== TEXT PASSAGE ==
^^^^

It’s difficult to document just what the spread of this software could do to an already overheated single-family rental market. Rents have jumped 35% year-over-year, hitting $2,160 median rent across the U.S. in February, according to home rental marketplace Dwellsy. It’s clear the Phoenix area’s rental market is clamoring for new units; new lease growth was 12% in Phoenix last year, according to data from John Burns Real Estate Consulting. A recent analysis by Scottsdale-based economist Elliott D. Pollack led him to declare the situation is the worst he’s seen since 1969, placing the region “at the precipice of a very serious problem.”
Making it faster to buy and rent properties, and easier to manage more of them, could accelerate the already rapid influx of capital into the space. But FlipOS’s Agassi believes quicker flipping and increased investment volume means more value for renters. “There is a shortage of six million homes in this country, and that number is only growing,” he said. “By speeding up the process of rehabbing homes, we’re able to start closing that gap faster. That means more renters will be able to move into safe, comfortable homes sooner than they would have otherwise.”
Phoenix has been ground-zero for a lot of technological innovations in home buying and selling, such as the iBuying trend, the expansion of build-to-rent homes further from city centers, and single-family rentals, especially after a massive foreclosure problem after the Great Recession. But it’s also been a case study in the way these new trends impact the market.
Arizona’s housing culture has always been based on single-family homes, spreading forth in sprawling circles around the Phoenix metro. But the region simply can’t build its way out of its housing crisis without a lot more density, says Alison Cook-Davis, associate director of research at Arizona State University’s Morrison Institute for Public Policy. The rental market has become particularly unforgiving: One-bedroom rents in parts of the Phoenix metro rose 117% from September 2020 to September 2021, 97% of rental units are occupied, and an estimated 291 people a day move to the greater Phoenix area.
There’s a desperate need for affordable units, said Joseph MacEwan, the City of Phoenix Housing Manager. As part of the 2020 Housing Phoenix Plan, the city found itself short 163,000 units to meet current demand. MacEwan’s department is running a number of programs to increase affordable options and preserve naturally occurring affordable housing, but the incredible growth in the market, and investment interest, has made that challenging, with lower-priced homes offering especially lucrative opportunities for flippers.
“A lot of investors are seeing dollar signs,” said MacEwan. “What the market is supporting and encouraging is high market-rate development, because high demand is there. It’s hard to compete when money is just such an important factor in this industry.”
And that money will increasingly seek the vaunted single-family rental asset class. Mynd’s Brien sees tech platforms as key to the segment’s expansion: To deploy all the capital waiting in the wings takes operations in dozens of markets, and a system to organize everything. Mynd and its competitors, all with expansion plans to multiple cities, seem poised to bring the Phoenix experience nationwide.
“More and more capital is coming in,” he said. “More and more markets will be invested in that you haven’t seen historically.”

^^^^

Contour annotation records

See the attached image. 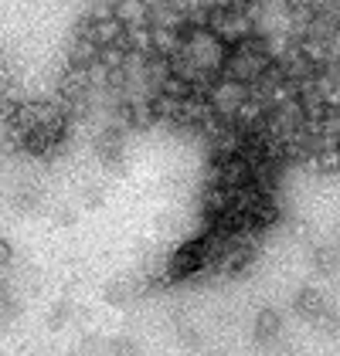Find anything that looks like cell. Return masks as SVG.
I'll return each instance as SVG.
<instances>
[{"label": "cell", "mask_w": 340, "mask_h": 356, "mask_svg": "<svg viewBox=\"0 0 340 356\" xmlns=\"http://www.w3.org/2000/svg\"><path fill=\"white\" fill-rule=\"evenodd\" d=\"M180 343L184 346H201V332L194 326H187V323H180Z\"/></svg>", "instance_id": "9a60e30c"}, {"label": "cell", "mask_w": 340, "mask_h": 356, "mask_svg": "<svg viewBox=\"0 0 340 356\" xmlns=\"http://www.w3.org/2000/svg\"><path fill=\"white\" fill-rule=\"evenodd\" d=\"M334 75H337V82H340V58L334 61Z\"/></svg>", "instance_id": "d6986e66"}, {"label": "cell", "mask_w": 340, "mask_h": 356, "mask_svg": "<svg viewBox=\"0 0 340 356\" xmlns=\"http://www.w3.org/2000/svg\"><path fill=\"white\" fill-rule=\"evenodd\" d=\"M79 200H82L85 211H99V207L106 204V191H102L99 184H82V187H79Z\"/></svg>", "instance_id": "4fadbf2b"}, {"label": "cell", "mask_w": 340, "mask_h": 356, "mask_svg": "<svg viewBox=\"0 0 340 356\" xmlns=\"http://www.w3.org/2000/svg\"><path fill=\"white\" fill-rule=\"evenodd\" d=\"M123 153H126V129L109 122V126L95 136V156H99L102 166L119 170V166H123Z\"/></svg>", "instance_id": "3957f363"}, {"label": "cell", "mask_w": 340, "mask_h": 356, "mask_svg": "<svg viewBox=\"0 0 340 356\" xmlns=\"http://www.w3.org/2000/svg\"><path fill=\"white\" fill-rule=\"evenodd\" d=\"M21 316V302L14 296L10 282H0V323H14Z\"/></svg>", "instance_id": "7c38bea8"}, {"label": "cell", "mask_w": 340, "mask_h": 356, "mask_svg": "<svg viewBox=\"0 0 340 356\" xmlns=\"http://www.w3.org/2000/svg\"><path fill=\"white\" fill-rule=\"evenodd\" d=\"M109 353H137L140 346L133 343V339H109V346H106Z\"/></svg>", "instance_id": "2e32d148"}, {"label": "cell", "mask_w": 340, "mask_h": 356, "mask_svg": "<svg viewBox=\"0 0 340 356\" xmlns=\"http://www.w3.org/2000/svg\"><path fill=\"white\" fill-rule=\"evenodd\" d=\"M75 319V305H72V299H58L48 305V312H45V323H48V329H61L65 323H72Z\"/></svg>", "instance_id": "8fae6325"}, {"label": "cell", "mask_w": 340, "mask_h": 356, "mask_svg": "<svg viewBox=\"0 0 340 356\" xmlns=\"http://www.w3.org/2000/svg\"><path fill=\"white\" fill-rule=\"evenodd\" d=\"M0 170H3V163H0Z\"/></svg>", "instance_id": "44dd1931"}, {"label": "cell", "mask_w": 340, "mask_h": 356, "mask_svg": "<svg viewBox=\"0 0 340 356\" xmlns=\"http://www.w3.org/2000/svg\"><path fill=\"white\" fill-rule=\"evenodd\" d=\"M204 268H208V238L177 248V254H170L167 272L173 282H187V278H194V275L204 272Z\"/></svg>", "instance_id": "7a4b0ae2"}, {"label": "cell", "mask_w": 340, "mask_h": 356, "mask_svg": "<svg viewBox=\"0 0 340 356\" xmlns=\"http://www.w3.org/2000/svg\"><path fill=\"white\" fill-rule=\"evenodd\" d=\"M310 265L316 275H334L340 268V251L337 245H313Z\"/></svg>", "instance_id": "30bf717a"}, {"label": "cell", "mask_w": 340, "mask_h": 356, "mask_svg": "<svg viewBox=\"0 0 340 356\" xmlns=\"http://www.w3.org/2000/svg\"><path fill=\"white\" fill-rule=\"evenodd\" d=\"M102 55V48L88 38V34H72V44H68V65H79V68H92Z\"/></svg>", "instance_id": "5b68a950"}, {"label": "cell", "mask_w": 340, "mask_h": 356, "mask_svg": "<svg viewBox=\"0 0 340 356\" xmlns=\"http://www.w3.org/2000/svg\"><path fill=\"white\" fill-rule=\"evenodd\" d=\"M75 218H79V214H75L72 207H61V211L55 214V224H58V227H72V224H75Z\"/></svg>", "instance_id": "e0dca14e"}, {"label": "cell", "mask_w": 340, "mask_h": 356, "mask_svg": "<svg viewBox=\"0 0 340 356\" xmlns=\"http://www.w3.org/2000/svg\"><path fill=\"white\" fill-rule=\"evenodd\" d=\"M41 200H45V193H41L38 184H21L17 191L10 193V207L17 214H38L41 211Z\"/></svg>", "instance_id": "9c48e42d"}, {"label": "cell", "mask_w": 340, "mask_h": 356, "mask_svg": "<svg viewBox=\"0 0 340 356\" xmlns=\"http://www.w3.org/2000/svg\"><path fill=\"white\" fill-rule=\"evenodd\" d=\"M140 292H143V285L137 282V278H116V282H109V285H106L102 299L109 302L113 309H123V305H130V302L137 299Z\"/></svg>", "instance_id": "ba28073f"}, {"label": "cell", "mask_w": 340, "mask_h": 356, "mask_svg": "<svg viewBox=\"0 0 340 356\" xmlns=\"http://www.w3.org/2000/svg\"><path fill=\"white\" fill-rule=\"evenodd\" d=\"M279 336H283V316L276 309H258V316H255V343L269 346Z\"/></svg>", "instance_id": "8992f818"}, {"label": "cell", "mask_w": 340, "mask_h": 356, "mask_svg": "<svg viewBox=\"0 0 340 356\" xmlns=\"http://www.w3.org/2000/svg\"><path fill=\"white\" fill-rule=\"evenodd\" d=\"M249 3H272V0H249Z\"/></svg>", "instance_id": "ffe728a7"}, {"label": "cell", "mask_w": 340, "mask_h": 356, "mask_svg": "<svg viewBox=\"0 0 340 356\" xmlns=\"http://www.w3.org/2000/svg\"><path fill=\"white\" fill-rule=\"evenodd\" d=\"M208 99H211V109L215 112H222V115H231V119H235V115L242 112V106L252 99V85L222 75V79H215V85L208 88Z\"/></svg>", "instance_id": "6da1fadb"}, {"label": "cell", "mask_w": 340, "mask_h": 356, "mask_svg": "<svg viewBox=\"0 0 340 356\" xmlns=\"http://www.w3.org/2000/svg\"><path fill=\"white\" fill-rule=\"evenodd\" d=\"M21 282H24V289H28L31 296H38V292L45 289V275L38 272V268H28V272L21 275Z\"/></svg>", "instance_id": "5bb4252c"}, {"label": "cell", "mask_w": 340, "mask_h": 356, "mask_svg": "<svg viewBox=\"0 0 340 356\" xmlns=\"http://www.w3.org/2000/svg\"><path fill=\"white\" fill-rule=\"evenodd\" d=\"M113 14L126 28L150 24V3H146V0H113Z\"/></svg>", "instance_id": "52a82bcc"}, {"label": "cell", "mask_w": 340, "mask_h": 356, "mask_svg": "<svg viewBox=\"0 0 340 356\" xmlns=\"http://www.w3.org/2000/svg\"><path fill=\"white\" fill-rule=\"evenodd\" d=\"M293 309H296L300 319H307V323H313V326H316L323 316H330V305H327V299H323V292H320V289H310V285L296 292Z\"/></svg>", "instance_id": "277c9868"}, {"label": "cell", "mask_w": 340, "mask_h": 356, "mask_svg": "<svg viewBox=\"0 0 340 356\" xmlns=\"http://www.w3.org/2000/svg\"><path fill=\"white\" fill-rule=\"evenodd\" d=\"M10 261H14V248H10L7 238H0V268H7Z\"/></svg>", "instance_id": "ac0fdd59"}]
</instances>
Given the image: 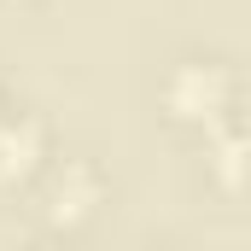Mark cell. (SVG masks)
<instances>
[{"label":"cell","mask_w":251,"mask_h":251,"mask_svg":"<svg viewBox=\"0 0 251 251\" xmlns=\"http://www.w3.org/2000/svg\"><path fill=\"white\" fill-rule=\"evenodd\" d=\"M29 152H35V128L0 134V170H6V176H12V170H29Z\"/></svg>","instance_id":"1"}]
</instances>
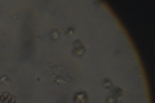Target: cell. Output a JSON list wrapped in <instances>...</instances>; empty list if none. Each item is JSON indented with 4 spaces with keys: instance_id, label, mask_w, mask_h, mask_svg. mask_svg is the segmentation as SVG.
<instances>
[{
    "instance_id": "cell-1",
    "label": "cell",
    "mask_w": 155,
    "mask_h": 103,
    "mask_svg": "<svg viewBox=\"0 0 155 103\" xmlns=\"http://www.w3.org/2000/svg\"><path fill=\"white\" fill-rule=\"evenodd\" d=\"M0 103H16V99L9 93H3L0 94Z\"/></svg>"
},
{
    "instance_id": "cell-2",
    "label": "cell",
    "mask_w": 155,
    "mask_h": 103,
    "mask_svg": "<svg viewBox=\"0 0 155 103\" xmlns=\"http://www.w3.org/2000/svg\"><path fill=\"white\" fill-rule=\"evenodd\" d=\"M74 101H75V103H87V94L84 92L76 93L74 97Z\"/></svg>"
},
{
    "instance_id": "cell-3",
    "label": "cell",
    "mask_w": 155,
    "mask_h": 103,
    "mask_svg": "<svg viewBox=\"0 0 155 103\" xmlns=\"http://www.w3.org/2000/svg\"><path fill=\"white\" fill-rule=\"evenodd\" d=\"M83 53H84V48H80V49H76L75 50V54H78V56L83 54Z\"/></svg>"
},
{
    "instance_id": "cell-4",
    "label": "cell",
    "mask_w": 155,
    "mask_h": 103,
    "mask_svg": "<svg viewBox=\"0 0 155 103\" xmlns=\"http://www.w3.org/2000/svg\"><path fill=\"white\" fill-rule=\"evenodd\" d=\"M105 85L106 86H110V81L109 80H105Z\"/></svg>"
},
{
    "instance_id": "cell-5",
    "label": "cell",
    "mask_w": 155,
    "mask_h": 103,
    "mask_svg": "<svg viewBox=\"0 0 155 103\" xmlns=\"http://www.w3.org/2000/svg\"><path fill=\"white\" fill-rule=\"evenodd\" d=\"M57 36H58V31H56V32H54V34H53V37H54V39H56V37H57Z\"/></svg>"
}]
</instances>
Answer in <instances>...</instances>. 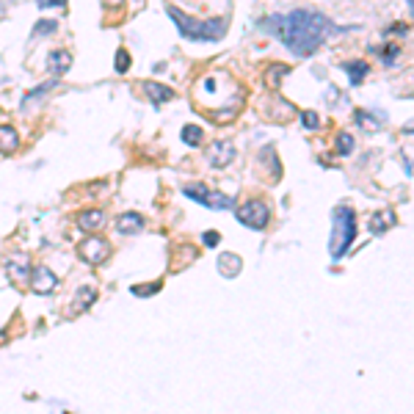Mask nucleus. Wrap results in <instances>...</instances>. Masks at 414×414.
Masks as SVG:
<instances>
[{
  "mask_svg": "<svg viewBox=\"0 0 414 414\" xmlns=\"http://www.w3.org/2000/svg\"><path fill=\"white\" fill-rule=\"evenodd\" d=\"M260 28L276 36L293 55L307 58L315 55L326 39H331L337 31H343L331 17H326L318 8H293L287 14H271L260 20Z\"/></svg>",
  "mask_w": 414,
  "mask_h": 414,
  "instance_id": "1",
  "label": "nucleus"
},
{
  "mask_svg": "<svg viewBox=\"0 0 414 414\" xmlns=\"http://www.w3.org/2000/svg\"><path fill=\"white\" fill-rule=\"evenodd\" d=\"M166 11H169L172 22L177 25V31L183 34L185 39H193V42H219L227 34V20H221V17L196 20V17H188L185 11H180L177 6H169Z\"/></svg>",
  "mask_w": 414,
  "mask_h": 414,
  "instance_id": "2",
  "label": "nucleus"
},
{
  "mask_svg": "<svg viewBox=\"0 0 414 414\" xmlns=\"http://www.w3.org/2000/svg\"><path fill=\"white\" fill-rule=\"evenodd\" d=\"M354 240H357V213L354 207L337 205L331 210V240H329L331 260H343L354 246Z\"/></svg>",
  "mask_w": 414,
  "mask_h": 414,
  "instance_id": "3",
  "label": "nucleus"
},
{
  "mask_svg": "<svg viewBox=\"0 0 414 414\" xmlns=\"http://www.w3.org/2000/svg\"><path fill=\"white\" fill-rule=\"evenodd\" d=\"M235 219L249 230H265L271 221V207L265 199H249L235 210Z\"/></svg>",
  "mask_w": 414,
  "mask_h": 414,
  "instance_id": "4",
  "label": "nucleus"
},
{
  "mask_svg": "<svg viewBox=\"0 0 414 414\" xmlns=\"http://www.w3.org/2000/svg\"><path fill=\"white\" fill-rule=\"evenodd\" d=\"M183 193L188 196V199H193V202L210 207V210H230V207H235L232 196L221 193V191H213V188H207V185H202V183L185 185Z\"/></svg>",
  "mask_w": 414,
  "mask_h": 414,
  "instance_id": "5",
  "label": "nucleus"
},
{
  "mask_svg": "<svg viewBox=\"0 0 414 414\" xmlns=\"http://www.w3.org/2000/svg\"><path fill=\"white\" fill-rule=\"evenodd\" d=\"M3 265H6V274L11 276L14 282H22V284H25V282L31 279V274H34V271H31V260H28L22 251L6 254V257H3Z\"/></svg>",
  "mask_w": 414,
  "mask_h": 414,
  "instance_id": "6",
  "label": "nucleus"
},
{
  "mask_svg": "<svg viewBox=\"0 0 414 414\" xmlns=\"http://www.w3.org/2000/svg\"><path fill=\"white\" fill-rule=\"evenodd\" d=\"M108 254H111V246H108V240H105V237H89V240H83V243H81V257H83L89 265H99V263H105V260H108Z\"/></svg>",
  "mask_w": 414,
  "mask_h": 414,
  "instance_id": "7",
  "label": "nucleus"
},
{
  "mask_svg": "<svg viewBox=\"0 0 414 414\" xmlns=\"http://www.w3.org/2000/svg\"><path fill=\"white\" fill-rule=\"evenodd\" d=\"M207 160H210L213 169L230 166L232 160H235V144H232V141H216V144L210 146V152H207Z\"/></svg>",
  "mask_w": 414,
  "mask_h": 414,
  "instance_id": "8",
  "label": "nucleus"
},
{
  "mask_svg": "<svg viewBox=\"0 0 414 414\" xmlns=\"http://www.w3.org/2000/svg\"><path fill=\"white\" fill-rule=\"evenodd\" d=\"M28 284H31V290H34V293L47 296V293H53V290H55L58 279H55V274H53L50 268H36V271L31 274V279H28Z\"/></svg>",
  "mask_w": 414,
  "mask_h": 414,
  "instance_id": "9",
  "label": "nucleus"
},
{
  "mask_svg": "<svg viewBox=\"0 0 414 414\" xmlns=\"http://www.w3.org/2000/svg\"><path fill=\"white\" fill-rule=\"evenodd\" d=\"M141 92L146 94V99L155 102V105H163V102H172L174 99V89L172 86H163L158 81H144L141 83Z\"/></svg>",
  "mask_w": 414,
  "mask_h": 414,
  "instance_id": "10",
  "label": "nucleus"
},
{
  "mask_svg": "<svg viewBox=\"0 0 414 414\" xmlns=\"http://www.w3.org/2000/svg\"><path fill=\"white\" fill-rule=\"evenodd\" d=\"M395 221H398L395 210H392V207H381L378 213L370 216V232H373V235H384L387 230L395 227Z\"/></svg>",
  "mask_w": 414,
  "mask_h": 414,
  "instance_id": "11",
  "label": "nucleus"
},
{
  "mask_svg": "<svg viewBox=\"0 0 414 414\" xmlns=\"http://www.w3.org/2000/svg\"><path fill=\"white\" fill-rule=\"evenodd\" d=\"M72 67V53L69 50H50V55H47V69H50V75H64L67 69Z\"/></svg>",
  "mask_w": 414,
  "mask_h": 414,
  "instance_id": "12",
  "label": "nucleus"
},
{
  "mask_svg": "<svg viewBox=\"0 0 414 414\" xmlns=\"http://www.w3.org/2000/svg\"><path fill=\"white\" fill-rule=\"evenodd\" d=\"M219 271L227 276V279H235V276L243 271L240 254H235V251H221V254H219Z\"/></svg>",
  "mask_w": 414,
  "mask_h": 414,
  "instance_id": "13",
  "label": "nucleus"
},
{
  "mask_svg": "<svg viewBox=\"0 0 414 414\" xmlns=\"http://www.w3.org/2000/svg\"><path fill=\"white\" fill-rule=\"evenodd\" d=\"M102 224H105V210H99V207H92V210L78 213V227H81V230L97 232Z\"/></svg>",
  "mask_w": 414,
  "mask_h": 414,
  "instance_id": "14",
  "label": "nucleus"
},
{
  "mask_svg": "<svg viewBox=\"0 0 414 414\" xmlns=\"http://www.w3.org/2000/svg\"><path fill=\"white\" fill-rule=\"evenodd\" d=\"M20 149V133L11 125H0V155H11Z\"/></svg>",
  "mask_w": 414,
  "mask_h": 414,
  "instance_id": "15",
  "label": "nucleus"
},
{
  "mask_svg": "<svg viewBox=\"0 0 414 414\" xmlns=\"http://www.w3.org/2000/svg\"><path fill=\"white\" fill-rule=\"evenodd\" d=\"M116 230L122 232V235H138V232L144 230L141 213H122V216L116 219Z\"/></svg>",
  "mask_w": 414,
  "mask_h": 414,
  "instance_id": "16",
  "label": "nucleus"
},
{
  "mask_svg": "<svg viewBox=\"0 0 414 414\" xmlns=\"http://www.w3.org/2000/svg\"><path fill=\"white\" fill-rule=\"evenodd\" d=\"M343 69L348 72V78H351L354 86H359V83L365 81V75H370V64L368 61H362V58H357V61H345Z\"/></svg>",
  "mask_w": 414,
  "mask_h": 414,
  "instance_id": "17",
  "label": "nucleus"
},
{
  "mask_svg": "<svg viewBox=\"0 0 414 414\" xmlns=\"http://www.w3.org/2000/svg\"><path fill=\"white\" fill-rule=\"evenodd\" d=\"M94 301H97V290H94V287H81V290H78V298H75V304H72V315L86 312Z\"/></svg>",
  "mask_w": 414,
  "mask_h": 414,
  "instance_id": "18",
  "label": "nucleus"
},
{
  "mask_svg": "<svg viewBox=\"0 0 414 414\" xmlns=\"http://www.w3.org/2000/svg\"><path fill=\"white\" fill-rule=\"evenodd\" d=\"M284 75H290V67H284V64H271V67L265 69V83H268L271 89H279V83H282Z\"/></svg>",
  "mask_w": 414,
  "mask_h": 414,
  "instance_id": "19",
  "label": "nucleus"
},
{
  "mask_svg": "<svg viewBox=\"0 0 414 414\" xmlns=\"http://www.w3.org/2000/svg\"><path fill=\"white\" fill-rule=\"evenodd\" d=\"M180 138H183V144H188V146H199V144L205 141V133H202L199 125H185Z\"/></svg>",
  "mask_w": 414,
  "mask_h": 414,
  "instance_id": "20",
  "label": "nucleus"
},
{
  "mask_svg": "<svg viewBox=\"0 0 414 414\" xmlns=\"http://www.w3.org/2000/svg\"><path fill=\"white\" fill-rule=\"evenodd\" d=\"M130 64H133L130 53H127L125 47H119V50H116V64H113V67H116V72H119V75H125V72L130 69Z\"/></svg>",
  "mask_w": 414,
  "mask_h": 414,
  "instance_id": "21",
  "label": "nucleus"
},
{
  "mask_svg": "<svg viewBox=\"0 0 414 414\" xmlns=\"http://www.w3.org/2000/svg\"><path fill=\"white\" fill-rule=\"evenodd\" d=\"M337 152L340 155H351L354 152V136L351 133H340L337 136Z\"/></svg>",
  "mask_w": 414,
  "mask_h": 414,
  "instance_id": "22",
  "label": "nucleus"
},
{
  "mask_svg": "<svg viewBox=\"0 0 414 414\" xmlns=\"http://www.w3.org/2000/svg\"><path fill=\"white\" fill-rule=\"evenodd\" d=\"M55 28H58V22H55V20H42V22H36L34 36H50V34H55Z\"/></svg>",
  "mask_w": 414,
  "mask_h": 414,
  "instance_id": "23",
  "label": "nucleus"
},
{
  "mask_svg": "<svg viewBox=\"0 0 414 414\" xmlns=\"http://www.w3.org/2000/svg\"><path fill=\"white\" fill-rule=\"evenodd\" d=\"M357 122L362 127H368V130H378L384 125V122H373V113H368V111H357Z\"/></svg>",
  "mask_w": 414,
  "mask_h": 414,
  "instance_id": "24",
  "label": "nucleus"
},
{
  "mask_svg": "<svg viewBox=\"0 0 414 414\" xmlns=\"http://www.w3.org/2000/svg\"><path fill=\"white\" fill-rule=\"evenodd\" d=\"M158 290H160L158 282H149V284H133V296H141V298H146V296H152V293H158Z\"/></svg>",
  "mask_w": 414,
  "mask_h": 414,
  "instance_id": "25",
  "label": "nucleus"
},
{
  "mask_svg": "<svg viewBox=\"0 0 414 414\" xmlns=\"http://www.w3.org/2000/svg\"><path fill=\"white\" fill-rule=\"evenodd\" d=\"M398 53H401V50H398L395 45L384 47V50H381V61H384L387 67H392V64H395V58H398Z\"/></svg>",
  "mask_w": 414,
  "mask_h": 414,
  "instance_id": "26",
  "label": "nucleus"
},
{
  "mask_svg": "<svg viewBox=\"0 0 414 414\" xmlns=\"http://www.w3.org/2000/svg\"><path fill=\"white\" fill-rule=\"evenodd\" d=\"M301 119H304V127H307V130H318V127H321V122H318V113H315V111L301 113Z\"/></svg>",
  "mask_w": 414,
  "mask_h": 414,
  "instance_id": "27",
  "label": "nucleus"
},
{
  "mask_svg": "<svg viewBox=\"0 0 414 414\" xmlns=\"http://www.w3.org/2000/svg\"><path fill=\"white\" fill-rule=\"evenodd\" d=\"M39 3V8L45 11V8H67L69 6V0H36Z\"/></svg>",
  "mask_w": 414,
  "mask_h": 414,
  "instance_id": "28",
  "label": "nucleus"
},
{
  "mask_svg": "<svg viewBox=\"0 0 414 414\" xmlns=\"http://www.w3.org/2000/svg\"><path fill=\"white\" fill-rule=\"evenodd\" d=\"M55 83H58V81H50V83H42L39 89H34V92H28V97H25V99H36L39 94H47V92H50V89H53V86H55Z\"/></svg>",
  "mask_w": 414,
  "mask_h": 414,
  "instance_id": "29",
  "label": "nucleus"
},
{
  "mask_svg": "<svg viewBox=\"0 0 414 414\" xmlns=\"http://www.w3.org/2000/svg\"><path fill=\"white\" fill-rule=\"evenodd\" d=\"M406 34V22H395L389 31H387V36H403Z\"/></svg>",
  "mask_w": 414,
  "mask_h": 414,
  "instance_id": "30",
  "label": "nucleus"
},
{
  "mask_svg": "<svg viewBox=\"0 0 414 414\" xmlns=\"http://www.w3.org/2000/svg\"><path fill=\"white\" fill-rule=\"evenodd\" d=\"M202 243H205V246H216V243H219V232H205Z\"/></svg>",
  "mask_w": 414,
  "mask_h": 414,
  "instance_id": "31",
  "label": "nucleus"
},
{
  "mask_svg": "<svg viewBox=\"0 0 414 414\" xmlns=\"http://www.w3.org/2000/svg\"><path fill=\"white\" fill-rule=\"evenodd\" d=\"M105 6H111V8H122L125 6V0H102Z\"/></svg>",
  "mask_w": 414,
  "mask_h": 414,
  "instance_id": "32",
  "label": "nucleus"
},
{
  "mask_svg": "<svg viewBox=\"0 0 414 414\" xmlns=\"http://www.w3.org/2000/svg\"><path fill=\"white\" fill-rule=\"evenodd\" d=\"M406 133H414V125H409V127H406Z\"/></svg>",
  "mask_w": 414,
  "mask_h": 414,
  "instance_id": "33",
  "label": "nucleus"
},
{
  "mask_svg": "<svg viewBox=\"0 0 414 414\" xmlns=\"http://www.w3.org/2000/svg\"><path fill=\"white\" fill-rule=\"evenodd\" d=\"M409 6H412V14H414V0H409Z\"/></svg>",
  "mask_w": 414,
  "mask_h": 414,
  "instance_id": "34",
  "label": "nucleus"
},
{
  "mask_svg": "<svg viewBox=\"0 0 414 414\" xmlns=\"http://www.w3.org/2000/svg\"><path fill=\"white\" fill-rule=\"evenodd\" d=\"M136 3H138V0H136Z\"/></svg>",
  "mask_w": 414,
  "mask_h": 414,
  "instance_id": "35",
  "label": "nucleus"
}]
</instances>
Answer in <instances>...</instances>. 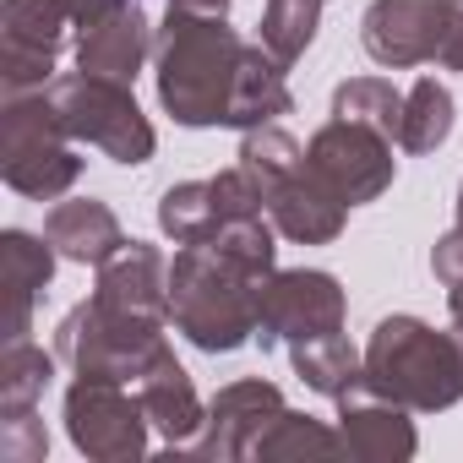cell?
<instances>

^^^^

== EXERCISE DIRECTIONS ==
Reproduce the part of the Phoenix rental market passage above that begins with the words "Phoenix has been" and ends after the words "impact the market.".

== RESPONSE TO THIS EXERCISE ==
Phoenix has been ground-zero for a lot of technological innovations in home buying and selling, such as the iBuying trend, the expansion of build-to-rent homes further from city centers, and single-family rentals, especially after a massive foreclosure problem after the Great Recession. But it’s also been a case study in the way these new trends impact the market.